Given problem –
Please write out the passage on soil moisture measurement word for word, starting at "Iowa Flood Center graduate" and ending at "isn’t high enough.".

— start of Excerpt provided —

Iowa Flood Center graduate student Andre Della Libera Zanchetta measures surface water content using a soil moisture meter. (Credit: Iowa Flood Center)
The soil moisture meter is an outstanding tool, but it still has its shortcomings. For one, it can only monitor moisture in the soil where it’s installed. And with today’s ever-advancing satellite technology that is dissecting all of Earth’s processes, that resolution simply isn’t high enough.
To help make up for the limitations of soil moisture meters, scientists a few years ago launched the Soil Moisture Active Passive (SMAP) satellite. Backed by NASA and put into orbit by the United Launch Alliance, the satellite can measure soil moisture across the globe through radar backscatter and microwave emissions.
In a recent showing of how the SMAP satellite’s reach bests the typical soil moisture meter, researchers at the Iowa Flood Center have helped to validate and calibrate its measurements using ground-based data gathered over a summer sampling session. Much of the effort had investigators at the Center, housed at the University of Iowa, comparing data collected by the SMAP satellite to measurements taken from the South Fork watershed near Ames, Iowa.

— end of Excerpt provided —
— start of Dataset records —

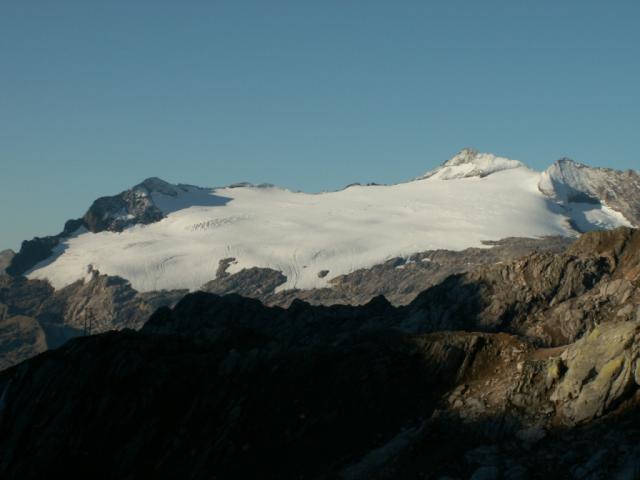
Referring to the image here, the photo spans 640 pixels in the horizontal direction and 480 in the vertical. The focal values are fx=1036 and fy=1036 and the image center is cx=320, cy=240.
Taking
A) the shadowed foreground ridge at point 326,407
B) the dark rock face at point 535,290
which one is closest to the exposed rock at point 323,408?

— end of Dataset records —

Response to this task –
Iowa Flood Center graduate student Andre Della Libera Zanchetta measures surface water content using a soil moisture meter. (Credit: Iowa Flood Center)
The soil moisture meter is an outstanding tool, but it still has its shortcomings. For one, it can only monitor moisture in the soil where it’s installed. And with today’s ever-advancing satellite technology that is dissecting all of Earth’s processes, that resolution simply isn’t high enough.